• Selected excerpt:

Directory Annotation

jingju_baseline/
	|-- finetuning.py 	#the finetuning script
	|-- jingju_test.py 	#test script
	|-- preprocess.py 	#data preprocess script
	|-- config/ 		#model configuration files 
	|-- corpora/ 		#corpora files
	|-- models/ 		# vocab file, model checkpoints and some necessary files
	|-- scripts/ 		# several functional scripts
	|-- test/ 		#test files
	|-- uer/ 		#files from UER-py

Environment Preparation

Our baseline model is fineturned with a pretraining framework UER-py. Refer to the part for environment requirements.

Finetuning

  1. Data preprocess
python3 preprocess.py --corpus_path corpora/jingju_train.txt\
   	  --vocab_path models/vocab.txt \
   	  --tokenizer bert \
   	  --dataset_path corpora/jingju_train.pt \
   	  --processes_num 32 --seq_length 1024 --target lm
python3 preprocess.py --corpus_path corpora/jingju_dev.txt\
   	  --vocab_path models/vocab.txt \
   	  --tokenizer bert \
   	  --dataset_path corpora/jingju_dev.pt \
   	  --processes_num 32 --seq_length 1024 --target lm
  1. Finetuning
export CUDA_VISIBLE_DEVICES=0
nohup python3 -u finetuning.py --dataset_path corpora/jingju_train.pt\
		 --devset_path corpora/jingju_dev.pt\
		 --vocab_path models/vocab.txt \
		 --config_path config/jingju_config.json \
		 --output_model_path models/finetuned_model.bin\
		 --pretrained_model_path models/uer-ancient-chinese.bin\
		 --world_size 1 --gpu_ranks 0  \
		 --total_steps 100000 --save_checkpoint_steps 50000\
		 --report_steps 1000 --learning_rate 5e-5\
		 --batch_size 5 --accumulation_steps 4 \
		 --embedding word_pos  --fp16 --fp16_opt_level O1 \
		 --remove_embedding_layernorm --encoder transformer \
		 --mask causal --layernorm_positioning pre \
		 --target lm --tie_weights > fineturning.log 2>&1 &

Refer to here for function of every argument.

• Supplied data:
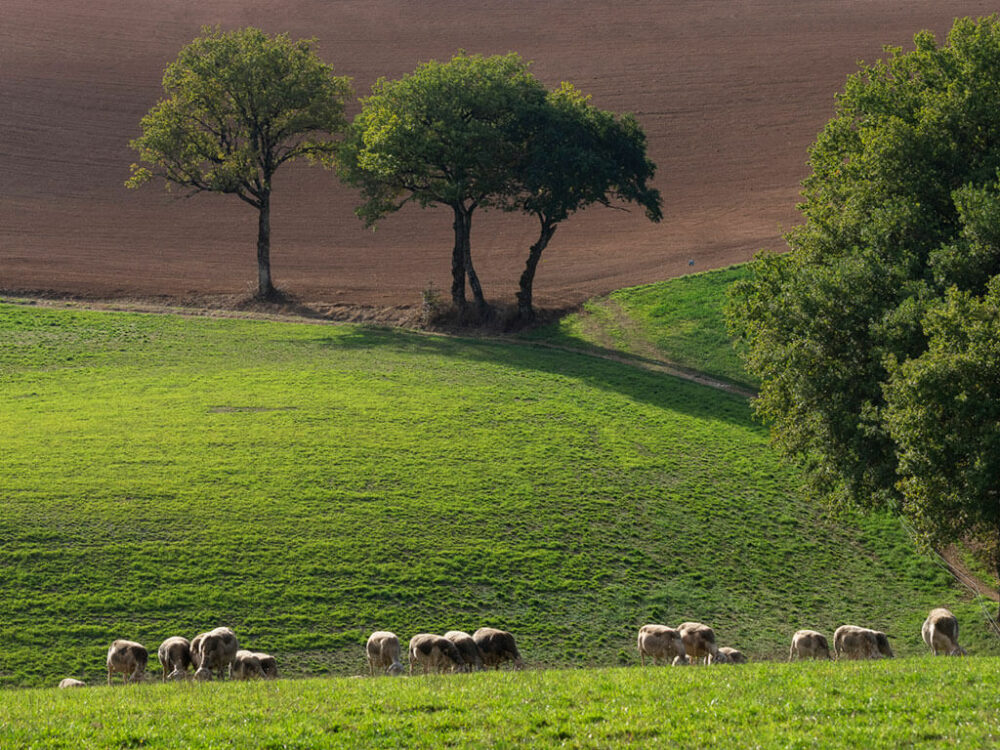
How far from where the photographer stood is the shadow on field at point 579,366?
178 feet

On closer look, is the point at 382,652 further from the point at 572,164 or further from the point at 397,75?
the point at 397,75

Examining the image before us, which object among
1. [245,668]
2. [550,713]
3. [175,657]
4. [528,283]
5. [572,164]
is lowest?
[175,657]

--

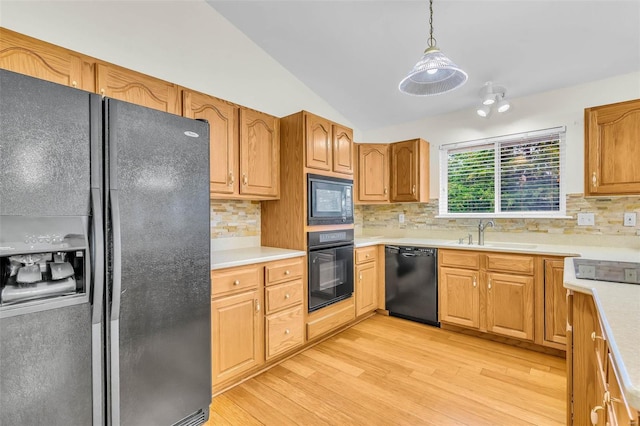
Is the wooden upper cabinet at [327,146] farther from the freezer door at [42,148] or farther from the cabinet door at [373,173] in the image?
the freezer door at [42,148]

• What this exercise asks:
1. Answer these questions using the excerpt on the jingju_baseline project.
(a) Which directory holds the model configuration files?
(b) Which pretraining framework is the baseline model finetuned with?
(c) What learning rate does the finetuning command pass to finetuning.py?
2. How many lines of the records contain the string "image"? Case counts. Give only the number.

• Expected answers:
1.
(a) config/
(b) UER-py
(c) 5e-5

2. 2